For each axis, decide present/missing/broken and propose a fix:

  • Clarity — ambiguous phrasing → add specificity or examples
  • Context — missing background → inline or reference domain info
  • Constraints — vague boundaries → define explicit limits
  • Format — unspecified output → add structure rules
  • Examples — abstract instructions → provide concrete demonstrations
  • Token efficiency — verbose → cut redundancy, use delimiters
  • Conflicts — contradicting rules → resolve or prioritize

For specific anti-patterns to look for, load references/anti-patterns.md.

Construction principles

  • Specific beats vague.
  • Examples strengthen abstract instructions.
  • Constraints prevent drift.
  • Front-load critical instructions; the middle of long prompts gets attended to less.
  • XML tags / delimiters for structure beat prose section headers.
  • Test edge cases in requirements before writing the prompt.
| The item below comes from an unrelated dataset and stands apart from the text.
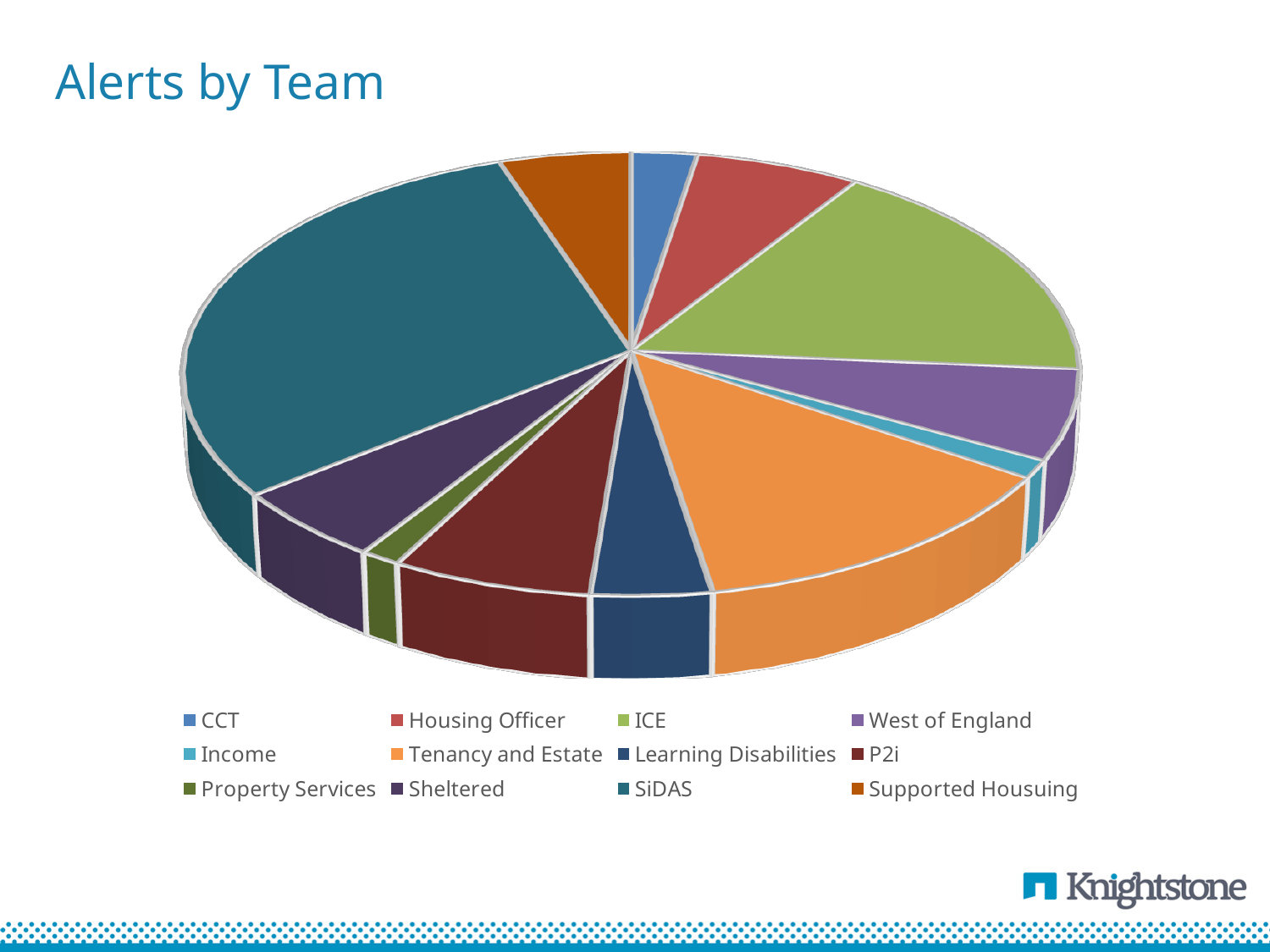
What colour is the SiDAS slice in the pie chart? Teal Which slice is larger, P2i or Property Services? P2i Which slice is larger, Housing Officer or Income? Housing Officer Which slice is larger, Tenancy and Estate or Learning Disabilities? Tenancy and Estate Which team has the largest slice of the pie? SiDAS How many teams (slices) does the pie chart show? 12 What kind of chart is shown on the slide? Pie chart What is the title of the chart? Alerts by Team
For pattern selection guidance, load references/patterns.md.

Validation process

Before delivering a prompt:

  1. Read it as a hostile interpreter — find loopholes.
  2. Verify examples agree with rules. (Examples win over rules in the model's eyes; if they conflict, the rules lose.)
  3. Test mental edge cases.
  4. Ensure the failure-mode branch is reachable and parseable.
  5. If token efficiency matters, check the cacheable-prefix shape.

Output rules (for your own analysis output)

  • Direct feedback only.
  • Cite line numbers when analyzing files.
  • Propose concrete fixes with before/after.
  • Explain why changes matter, not what they do.
  • Question assumptions in requirements.
  • Flag edge cases that break the prompt.